- [Stored data]

━━━━━━━━━━━━━━━━

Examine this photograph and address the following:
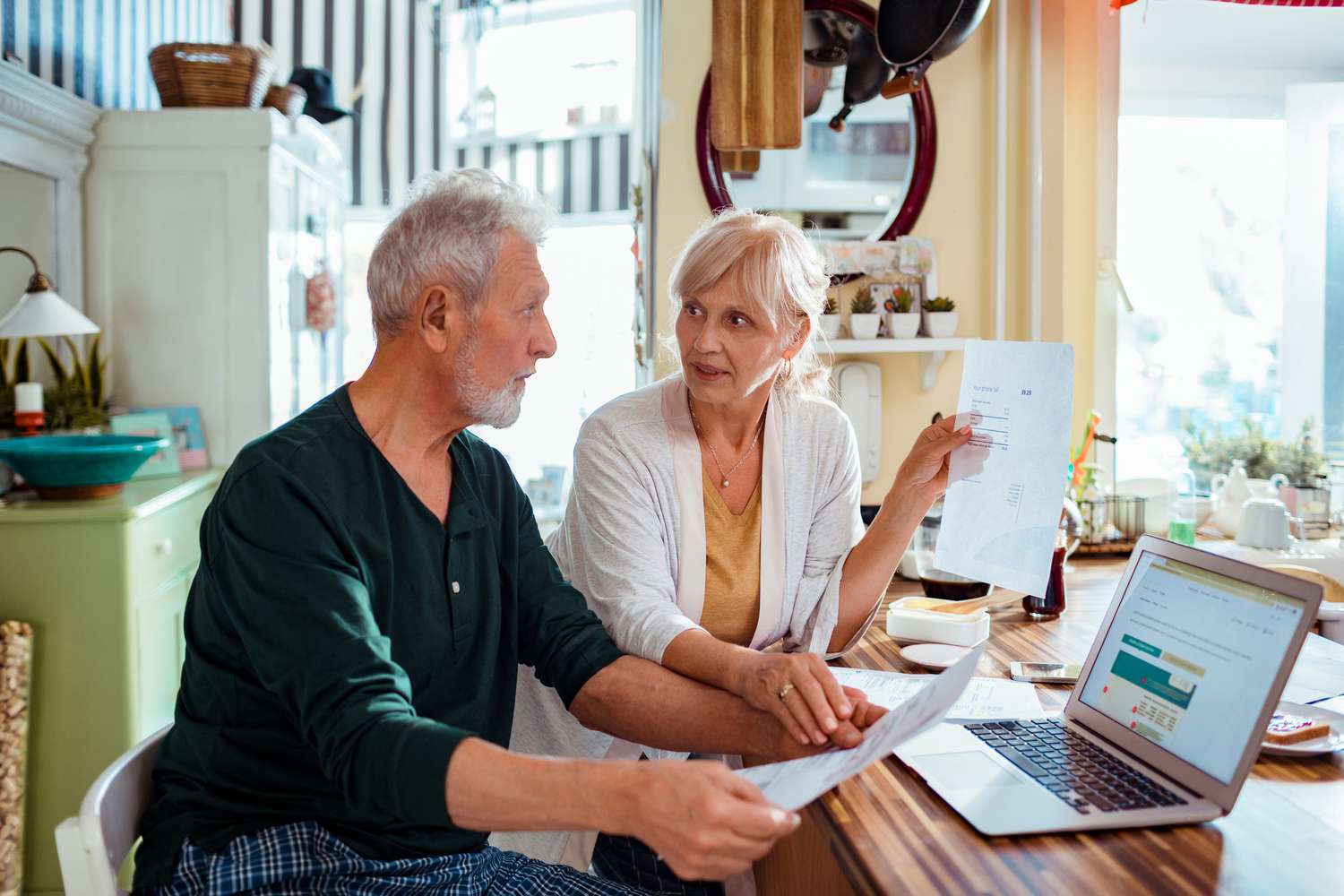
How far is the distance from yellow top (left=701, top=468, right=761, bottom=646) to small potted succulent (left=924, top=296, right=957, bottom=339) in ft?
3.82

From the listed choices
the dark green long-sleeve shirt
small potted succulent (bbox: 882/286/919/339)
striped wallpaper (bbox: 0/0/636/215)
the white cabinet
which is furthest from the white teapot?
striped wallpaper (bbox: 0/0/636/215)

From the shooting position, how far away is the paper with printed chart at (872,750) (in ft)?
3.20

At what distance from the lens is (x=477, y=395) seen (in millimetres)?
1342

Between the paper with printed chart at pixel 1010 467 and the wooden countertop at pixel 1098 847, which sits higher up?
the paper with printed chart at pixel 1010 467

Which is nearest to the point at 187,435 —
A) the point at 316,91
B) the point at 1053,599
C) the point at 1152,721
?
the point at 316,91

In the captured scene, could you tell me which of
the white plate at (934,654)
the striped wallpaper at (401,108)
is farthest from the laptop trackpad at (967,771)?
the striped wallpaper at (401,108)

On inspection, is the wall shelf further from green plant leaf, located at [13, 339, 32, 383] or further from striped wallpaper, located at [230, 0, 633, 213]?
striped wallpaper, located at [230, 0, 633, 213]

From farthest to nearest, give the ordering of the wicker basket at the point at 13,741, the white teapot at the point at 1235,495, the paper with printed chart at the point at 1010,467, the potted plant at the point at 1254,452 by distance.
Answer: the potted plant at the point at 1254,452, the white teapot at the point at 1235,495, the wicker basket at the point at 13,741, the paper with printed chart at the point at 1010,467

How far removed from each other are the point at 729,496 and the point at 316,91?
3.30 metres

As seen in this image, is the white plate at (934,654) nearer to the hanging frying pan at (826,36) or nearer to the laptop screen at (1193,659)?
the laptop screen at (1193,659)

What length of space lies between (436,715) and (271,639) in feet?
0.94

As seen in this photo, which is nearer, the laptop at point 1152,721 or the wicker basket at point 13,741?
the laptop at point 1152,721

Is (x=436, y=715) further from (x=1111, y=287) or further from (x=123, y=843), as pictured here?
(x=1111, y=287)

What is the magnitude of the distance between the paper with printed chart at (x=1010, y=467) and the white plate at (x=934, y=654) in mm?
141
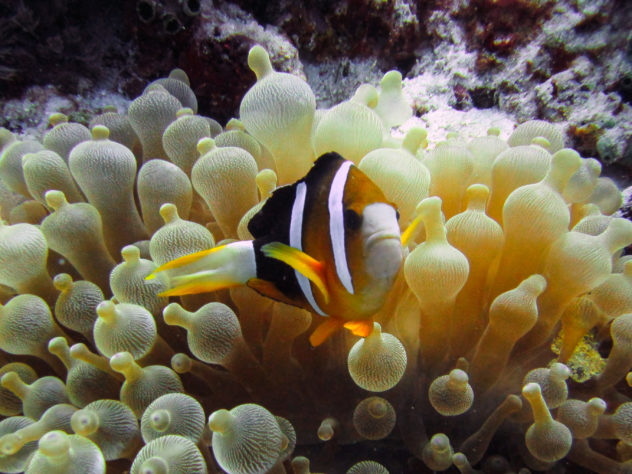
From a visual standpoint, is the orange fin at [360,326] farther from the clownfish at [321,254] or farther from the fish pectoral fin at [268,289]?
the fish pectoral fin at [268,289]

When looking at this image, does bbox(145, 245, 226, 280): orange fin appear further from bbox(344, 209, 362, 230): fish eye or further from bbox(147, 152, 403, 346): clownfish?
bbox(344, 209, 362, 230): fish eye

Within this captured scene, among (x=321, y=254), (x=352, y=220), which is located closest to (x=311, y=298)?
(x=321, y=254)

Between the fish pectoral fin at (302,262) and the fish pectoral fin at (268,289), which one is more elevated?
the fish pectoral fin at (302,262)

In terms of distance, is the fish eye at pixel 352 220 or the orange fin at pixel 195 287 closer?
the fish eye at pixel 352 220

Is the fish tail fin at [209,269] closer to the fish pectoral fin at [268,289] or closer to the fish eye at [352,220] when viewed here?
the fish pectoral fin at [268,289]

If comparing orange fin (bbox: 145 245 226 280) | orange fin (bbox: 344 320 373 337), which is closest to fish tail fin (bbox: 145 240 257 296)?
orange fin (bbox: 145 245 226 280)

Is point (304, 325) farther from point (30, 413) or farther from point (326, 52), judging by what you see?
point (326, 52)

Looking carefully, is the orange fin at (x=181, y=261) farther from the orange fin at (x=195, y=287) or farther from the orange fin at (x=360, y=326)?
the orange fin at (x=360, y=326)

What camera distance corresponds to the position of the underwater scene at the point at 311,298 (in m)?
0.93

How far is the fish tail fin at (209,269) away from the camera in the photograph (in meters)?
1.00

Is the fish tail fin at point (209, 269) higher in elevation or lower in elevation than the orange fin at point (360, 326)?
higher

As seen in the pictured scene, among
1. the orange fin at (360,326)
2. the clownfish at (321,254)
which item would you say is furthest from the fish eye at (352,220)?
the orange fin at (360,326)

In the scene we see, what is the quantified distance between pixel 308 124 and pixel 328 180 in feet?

━━━━━━━━━━━━━━━━

- [Your goal] Could you rewrite the whole listing above with each "in feet" changed to "in ft", leaving everything else as it is and omitting the pictures?

- [Answer for the task]
Examine this photograph and address the following:
How far is the distance from yellow top (left=701, top=468, right=761, bottom=646) to small potted succulent (left=924, top=296, right=957, bottom=339) in ft?
3.82

From the listed choices
the dark green long-sleeve shirt
small potted succulent (bbox: 882/286/919/339)
striped wallpaper (bbox: 0/0/636/215)
the white cabinet
which is furthest from the white teapot?
striped wallpaper (bbox: 0/0/636/215)

From the shooting position, how far away is the paper with printed chart at (872,750) (in ft)?
3.20

At what distance from the lens is (x=477, y=395) seen (in millimetres)?
1342

Between the paper with printed chart at pixel 1010 467 and the wooden countertop at pixel 1098 847, which sits higher up?
the paper with printed chart at pixel 1010 467

Which is nearest to the point at 187,435 —
A) the point at 316,91
B) the point at 1053,599
C) the point at 1152,721
?
the point at 316,91

In the captured scene, could you tell me which of
the white plate at (934,654)
the striped wallpaper at (401,108)
is farthest from the laptop trackpad at (967,771)?
the striped wallpaper at (401,108)

On inspection, is the wall shelf further from green plant leaf, located at [13, 339, 32, 383] or further from striped wallpaper, located at [230, 0, 633, 213]?
striped wallpaper, located at [230, 0, 633, 213]

From farthest to nearest, give the ordering of the wicker basket at the point at 13,741, the white teapot at the point at 1235,495, the paper with printed chart at the point at 1010,467, the potted plant at the point at 1254,452 by distance.
Answer: the potted plant at the point at 1254,452, the white teapot at the point at 1235,495, the wicker basket at the point at 13,741, the paper with printed chart at the point at 1010,467

How far removed from each other are the point at 729,496 and the point at 316,91?
3.30 metres

As seen in this image, is the white plate at (934,654) nearer to the hanging frying pan at (826,36) or nearer to the laptop screen at (1193,659)?
the laptop screen at (1193,659)

What length of space lies between (436,715) and (271,639) in ft?
0.94

As seen in this photo, which is nearer, the laptop at point 1152,721 or the wicker basket at point 13,741?
the laptop at point 1152,721

Is (x=436, y=715) further from (x=1111, y=287) or further from (x=123, y=843), as pictured here?
(x=1111, y=287)

What is the magnitude of the distance between the paper with printed chart at (x=1010, y=467) and the white plate at (x=934, y=654) in mm?
141
From a visual standpoint, is the orange fin at [360,326] farther from the clownfish at [321,254] or farther from the fish pectoral fin at [268,289]?
the fish pectoral fin at [268,289]

When looking at this image, does bbox(145, 245, 226, 280): orange fin appear further from bbox(344, 209, 362, 230): fish eye or further from bbox(147, 152, 403, 346): clownfish?
bbox(344, 209, 362, 230): fish eye

Within this captured scene, among (x=321, y=254), (x=352, y=220), which is located closest to (x=311, y=298)?
(x=321, y=254)

Between the fish pectoral fin at (302,262) and the fish pectoral fin at (268,289), which one is more elevated?
the fish pectoral fin at (302,262)

In terms of distance, is the fish eye at pixel 352 220 or the orange fin at pixel 195 287 closer?
the fish eye at pixel 352 220

Is the fish tail fin at [209,269] closer to the fish pectoral fin at [268,289] or closer to the fish eye at [352,220] when viewed here?
the fish pectoral fin at [268,289]

If comparing orange fin (bbox: 145 245 226 280) | orange fin (bbox: 344 320 373 337), which is closest to fish tail fin (bbox: 145 240 257 296)?
orange fin (bbox: 145 245 226 280)

Is point (304, 325) farther from point (30, 413) or farther from point (326, 52), judging by what you see?
point (326, 52)

Looking carefully, is the orange fin at (x=181, y=261) farther from the orange fin at (x=195, y=287) or farther from the orange fin at (x=360, y=326)?
the orange fin at (x=360, y=326)

What camera distance corresponds to the position of the underwater scene at the point at 311,298 (in m)?
0.93

How far is the fish tail fin at (209,269) away from the camera in the photograph (in meters)?
1.00

Is the fish tail fin at point (209, 269) higher in elevation or lower in elevation than the orange fin at point (360, 326)?
higher

As seen in the pictured scene, among
1. the orange fin at (360,326)
2. the clownfish at (321,254)
which item would you say is furthest from the fish eye at (352,220)?
the orange fin at (360,326)

In the scene we see, what is the quantified distance between pixel 308 124 and pixel 328 180 in ft?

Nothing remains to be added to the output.